9月5日 伊丹空港で待ち合わせて飛行機にチェックイン。
      2時間足らずでもう到着だが ここを自転車より少し早いくらいのスピードで帰ってくるのだ。
  6日 買い物と船の点検に忙しい。
      潜って 船底の様子を確認するが 以外とキールが短く ラダーにスケグがないのが気にかかる。

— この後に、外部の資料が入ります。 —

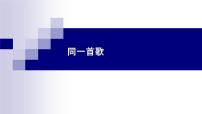 同一首歌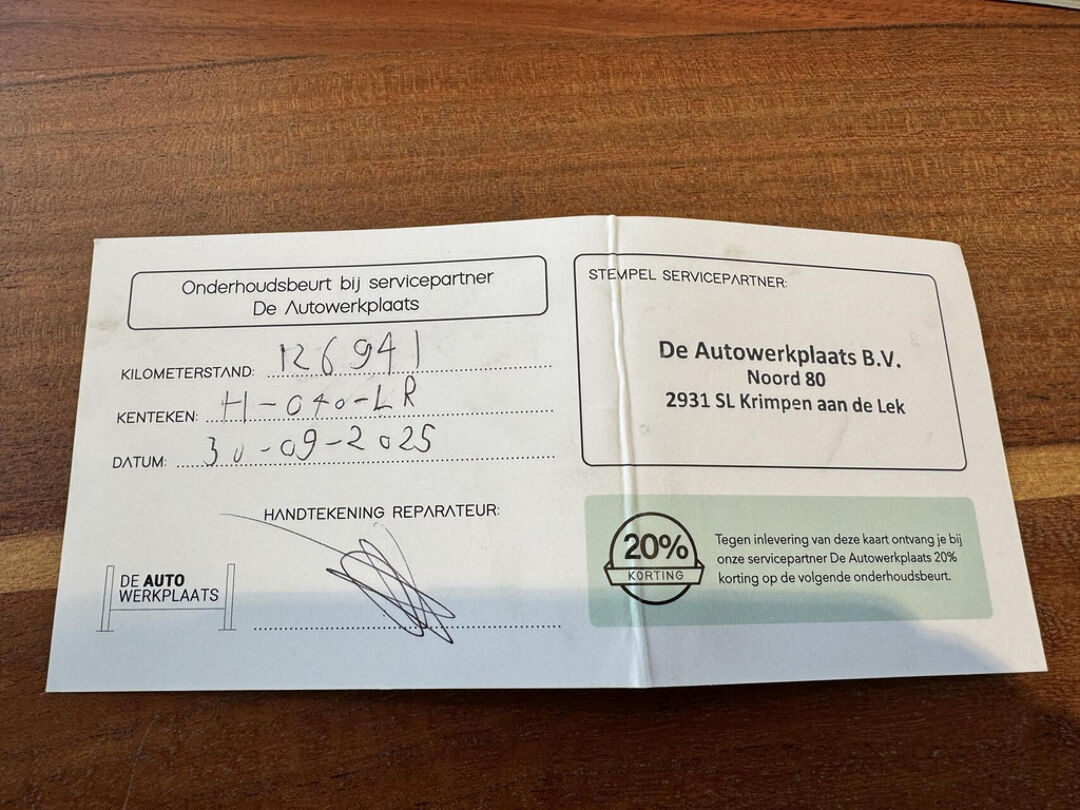 Onderhoudsbeurt bij servicepartner
De Autowerkplaats

KILOMETERSTAND: 126941

KENTEKEN: H-040-LR

DATUM: 30-09-2025

HANDTEKENING REPARATEUR:

DE AUTO
WERKPLAATS

STEMPEL SERVICEPARTNER:

De Autowerkplaats B.V.
Noord 80
2931 SL Krimpen aan de Lek

20%
KORTING

Tegen inlevering van deze kaart ontvang je bij onze servicepartner De Autowerkplaats 20% korting op de volgende onderhoudsbeurt.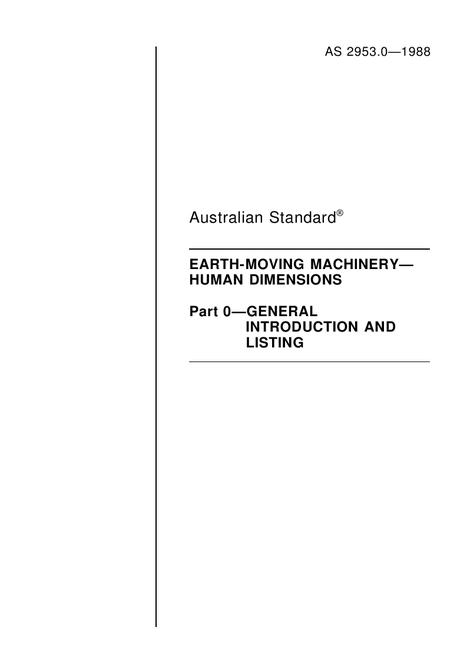 AS 2953.0—1988

Australian Standard®

EARTH-MOVING MACHINERY—
HUMAN DIMENSIONS

Part 0—GENERAL
INTRODUCTION AND
LISTING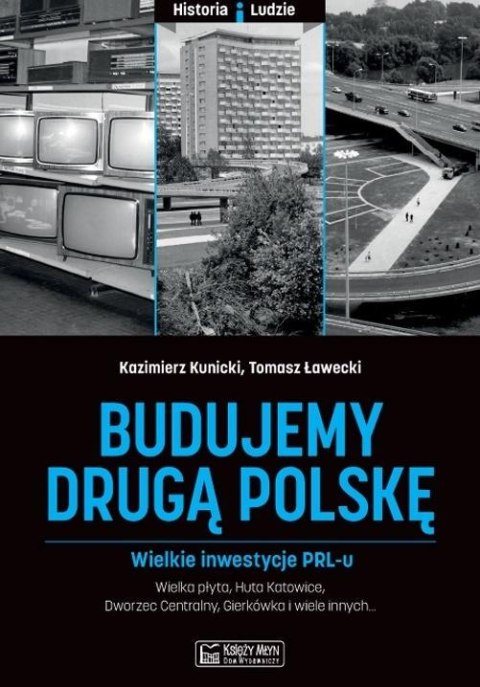 Historia i Ludzie

Kazimierz Kunicki, Tomasz Ławecki

BUDUJEMY DRUGĄ POLSKĘ

Wielkie inwestycje PRL-u

Wielka płyta, Huta Katowice, Dworzec Centralny, Gierkówka i wiele innych...

KSIĘŻY MŁYN DOM WYDAWNICZY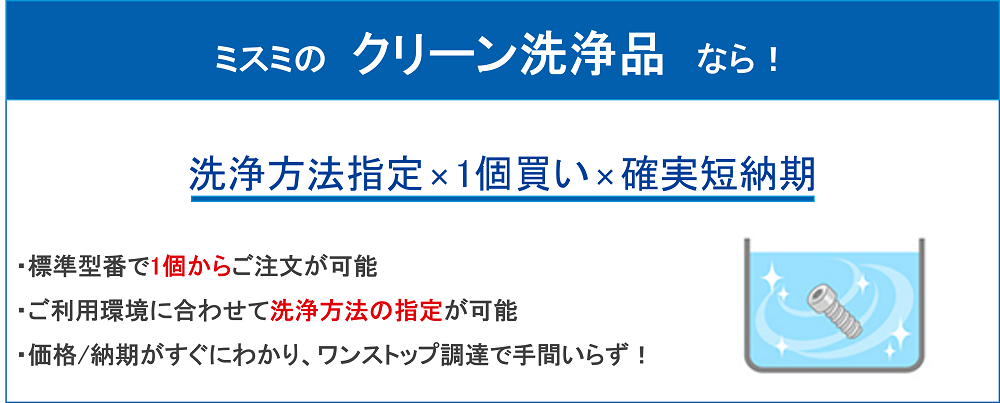 ミスミの クリーン洗浄品 なら！

洗浄方法指定×1個買い×確実短納期

・標準型番で1個からご注文が可能

・ご利用環境に合わせて洗浄方法の指定が可能

・価格/納期がすぐにわかり、ワンストップ調達で手間いらず！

   7日 台風16号が発生し 沖縄へ向かってきている。
      沖縄の台風の激しさは本土とはスケールが違っている。
   8日 昨夜の台風の為 ジブファーラーが解けて セールがボロボロになった船が2艇。
      マストが折れたのが1艇。。
      上架していて風で飛ばされずり落ちそうになった船1艇。
      台風に慣れている沖縄のセーラーでも油断するとこの有様だ
      おまけに宜野湾の入り口のアンカーの記念碑にデインギーが風に飛ばされ突き刺さって
      なかなかの芸術作品にしあがっていた。
      
      3年ぶりに 近くの料理屋(千房)のオカアサンに会うが覚えていてくれていて、私がフィリッピンから
      出した絵葉書を持ってきて見せてくれる。
      知名オートのオヤジさんも元気で頑張っておられた。
  9日 ユキさんも 遅れて到着して、
 10日 午前6時元気に4人で出港だ。
      例の如く 40分ほどで 木村さん ダウン 顔色は青くどうしようもない。
 12日 台風16号が反転して北上してきそうなニュースなので 奄美大島名瀬港に13日午前5時入港する。

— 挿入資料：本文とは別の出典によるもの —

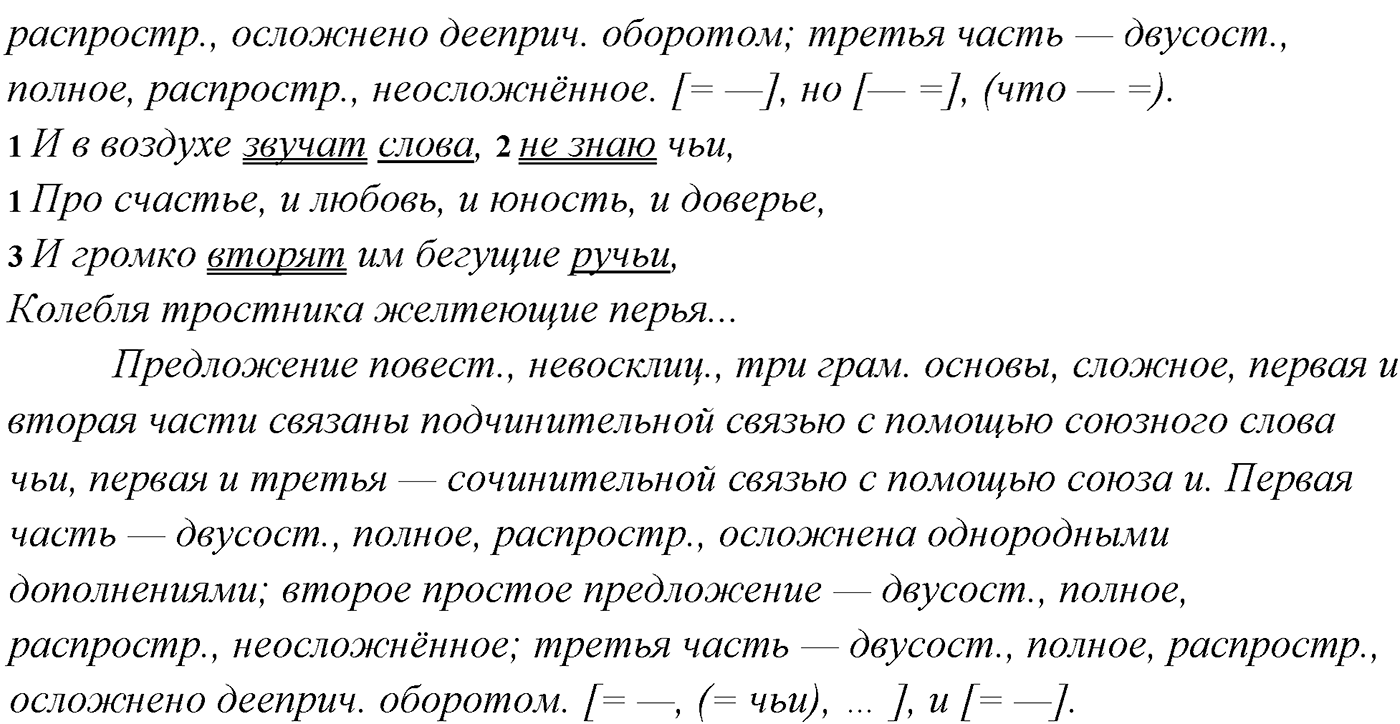 распростр., осложнено дееприч. оборотом; третья часть — двусост., полное, распростр., неосложнённое. [= —], но [— =], (что — =).
1 И в воздухе звучат слова, 2 не знаю чьи,
1 Про счастье, и любовь, и юность, и доверье,
3 И громко вторят им бегущие ручьи,
Колебля тростника желтеющие перья...

Предложение повест., невосклиц., три грам. основы, сложное, первая и вторая части связаны подчинительной связью с помощью союзного слова чьи, первая и третья — сочинительной связью с помощью союза и. Первая часть — двусост., полное, распростр., осложнена однородными дополнениями; второе простое предложение — двусост., полное, распростр., неосложнённое; третья часть — двусост., полное, распростр., осложнено дееприч. оборотом. [= —, (= чьи), ... ], и [= —].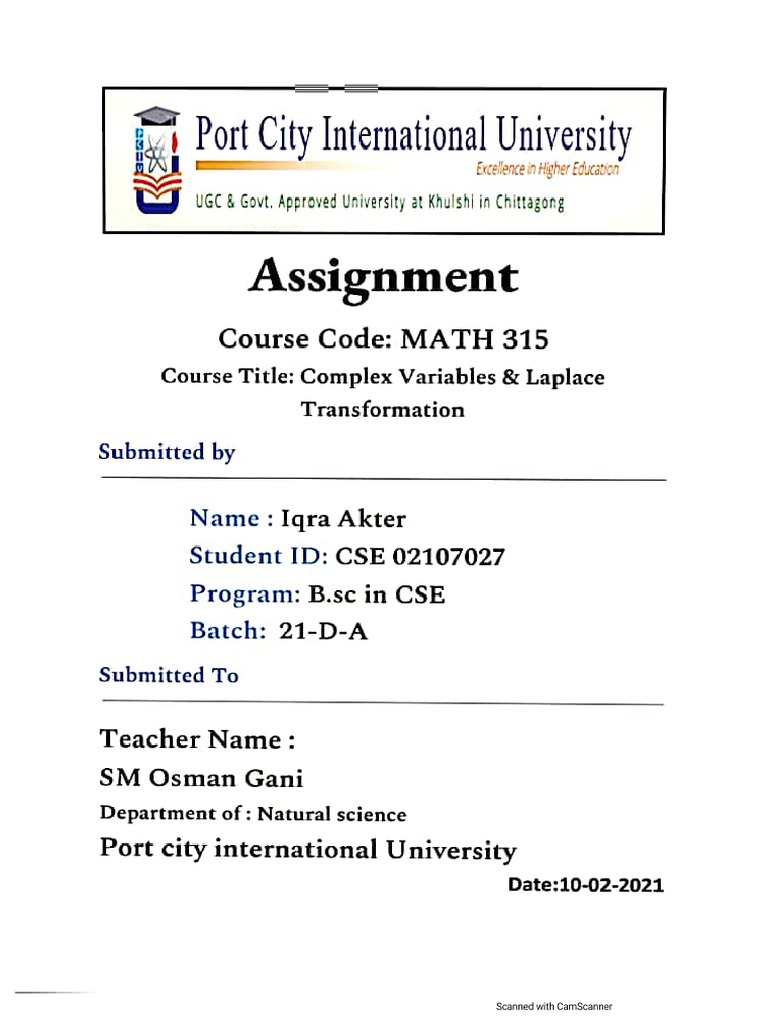 Port City International University
Excellence in Higher Education
UGC & Govt. Approved University at Khulshi in Chittagong

Assignment

Course Code: MATH 315

Course Title: Complex Variables & Laplace Transformation

Submitted by

Name : Iqra Akter
Student ID: CSE 02107027
Program: B.sc in CSE
Batch: 21-D-A

Submitted To

Teacher Name :
SM Osman Gani
Department of : Natural science
Port city international University
Date:10-02-2021

Scanned with CamScanner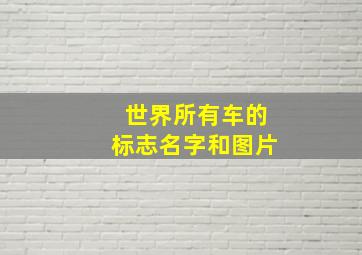 世界所有车的
标志名字和图片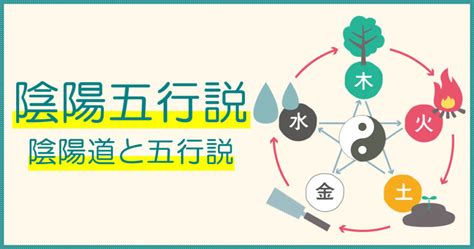 陰陽五行説
陰陽道と五行説

木
火
土
金
水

      ラジオから台風情報を得ていた我々はアメリカ同時多発テロニュースが飛び込んできて、台風情報は
      吹っ飛んでしまった。
      港内を点検して回っていると、漁師らしきオッサンがいた。
      ”オハヨウサン ここらは何が釣れるのん”
      ”ウチは 料理屋やから 夜にうまいもん食べに来い。ムッチャンいうたら誰でもしっとる。”

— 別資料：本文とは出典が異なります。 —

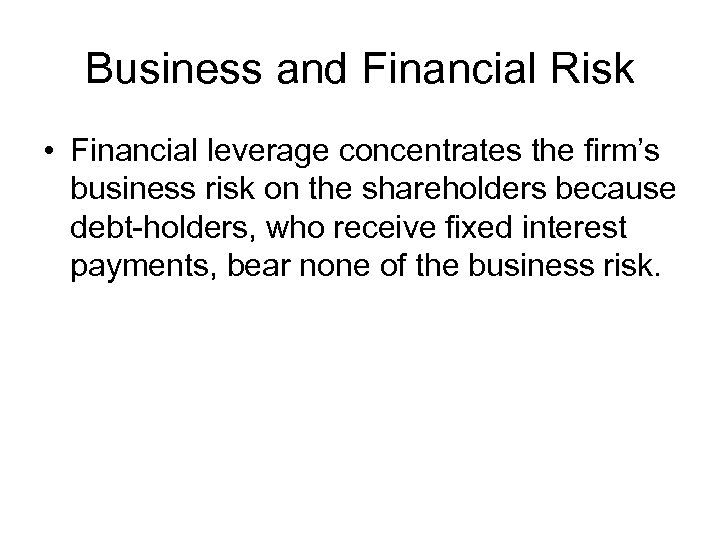 Business and Financial Risk

• Financial leverage concentrates the firm’s business risk on the shareholders because debt-holders, who receive fixed interest payments, bear none of the business risk.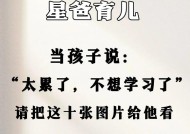 星爸育儿

当孩子说：

“太累了，不想学习了”

请把这十张图片给他看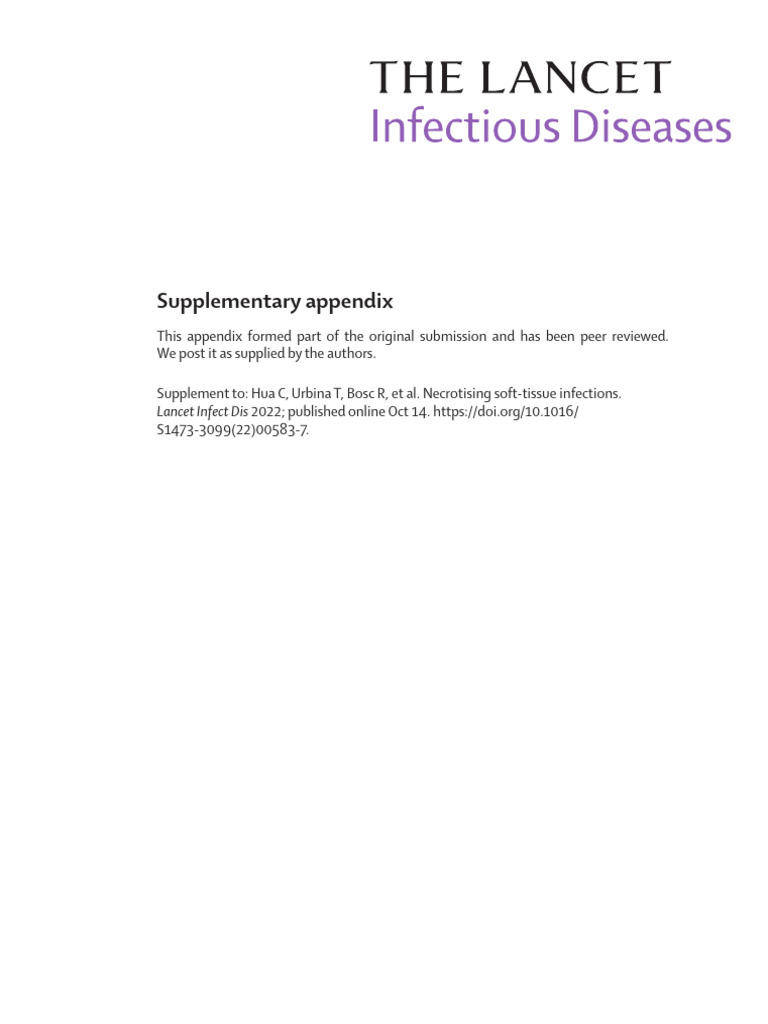 THE LANCET
Infectious Diseases

Supplementary appendix

This appendix formed part of the original submission and has been peer reviewed. We post it as supplied by the authors.

Supplement to: Hua C, Urbina T, Bosc R, et al. Necrotising soft-tissue infections. Lancet Infect Dis 2022; published online Oct 14. https://doi.org/10.1016/S1473-3099(22)00583-7.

      昼は 皆さん自由行動と言う事で 私は午前中図書館 昼飯は奄美名物鶏飯 午後サウナ。
      3人はレンタカーで島巡り
      夜に ”それじゃ ムッチャンへ行ってみよか”
      と、 探しながら行く。 
      名瀬の市内は大きくないので、すぐに見つかる。
      "オッサン 来たで.。 自慢やないけど貧乏やさかい よろしゅうね。”
      ”まかしとき 俺の釣ってきた魚の刺身と泡盛を飲め。”
      と 言いながら 魚を豪快に厚切りに出してくれる。
      ”うれしいね。こんな分厚い刺身など、今回始めてやな”
      ”鍵さん 沖縄名物 泡盛を飲まなあかんがな”
      ”わし あんまり 酒 強ないし チョットな”
      と、言いながらも、そのうち いつのまにか手酌で自分のコップにゴボゴボついで飲んでいる。
      その他 腹1杯 泡盛も しこたま飲んで計算してもらうと4人で3千円程だったらしい。
      ”ムチャクチャ 安いな〜。”
      ”オッサンが 伝票を線引いて消しとったで”と木村さん。
      ”ほんなら 明日 ナレズシを土産にオッサンとこへ届けとこ”
      ムッチャンを出て 船まで、鍵さんが酔っ払って道のコンクリートでヘナヘナと寝てしまう。
      急に ユキさんが
      ”タ〜テ ウエタルモ〜ノ〜ヨ”
      と 歌うと、鍵さんが直立するが 終わると またヘナヘナと坐りこむ。
      ”こりゃ おもしろい。 ユキさん もう一回 歌うてみ。”
      何度 やっても 直立する。
      最期は 力尽きた鍵さんを木村さんと二人で船に引きずり込み寝かす。
 14日 天候について見切り出港する。
      この日朝から 夜中1晩中 時化た。
      メインセールは2ポイント リーフ& インナーストームジブで 走るが風波で右に左に舵を取られる。
      コンパスだけを見ながら舵を取る真っ暗な夜。
      船はヒールし片舷が波に洗われる。
      風と波の音が、エンジン音をかき消している。
      勿論 木村さんは既にズッ〜ト船酔いで半病人状態だ。
 15日  結局 朝まで頑張り通したが燃料タンクの接続部が外れて船内が軽油で汚れているので午前11時屋久島へ寄る。
      ここからの帰るコースで 意見がまとまらない。
      私は屋久島から45度コース徳島直行案。
      皆さんは瀬戸内海を通る案。
      瀬戸内海を通れば 何日も掛かり時間が無い私は途中下船しなければならない。
      ここは 徳島直行案を強引に決定出港。
 16日  ここで 木村さんは下船。
      屋久島を出港するが 意外と天気は快晴 風も波も静で気持ちが良い。
      夜は、舵を持ち満天の星を見ながら、黒潮に乗って船を走らす。
      ”綺麗な星空やな。 あそこに人工衛星が見えるで。こんなんやったら なんぼでも行けるな。”
      と、3人は もう 2日前の時化等 すっかり忘れている。
      途中 いるかがバウの下を一緒に泳いでくれる。手を伸ばせば背中を触れそうな所だ。
      お腹に赤い斑点のあるいるかが 逆さまになり腹を見せて私の顔をじっと見ている気がした。
      室戸岬の沖に入ったとき 今度は、鯨の群れに出会う。
      こちらは ユッタリとセビレを出しながら泳いで逃げていく。
 18日 19時、徳島県チョピア入港。
      フィリッピンで出会った溝田夫妻が 電燈を振って合図してくれている。
 19日  休養と友が島水道の潮待ちの為1日中自由行動     
 20日 午前2時 出港して堺へ向かう。
      午前8時ごろ北流の潮に乗ってイッキに友が島水道を通過
      お昼12時 航海を終える。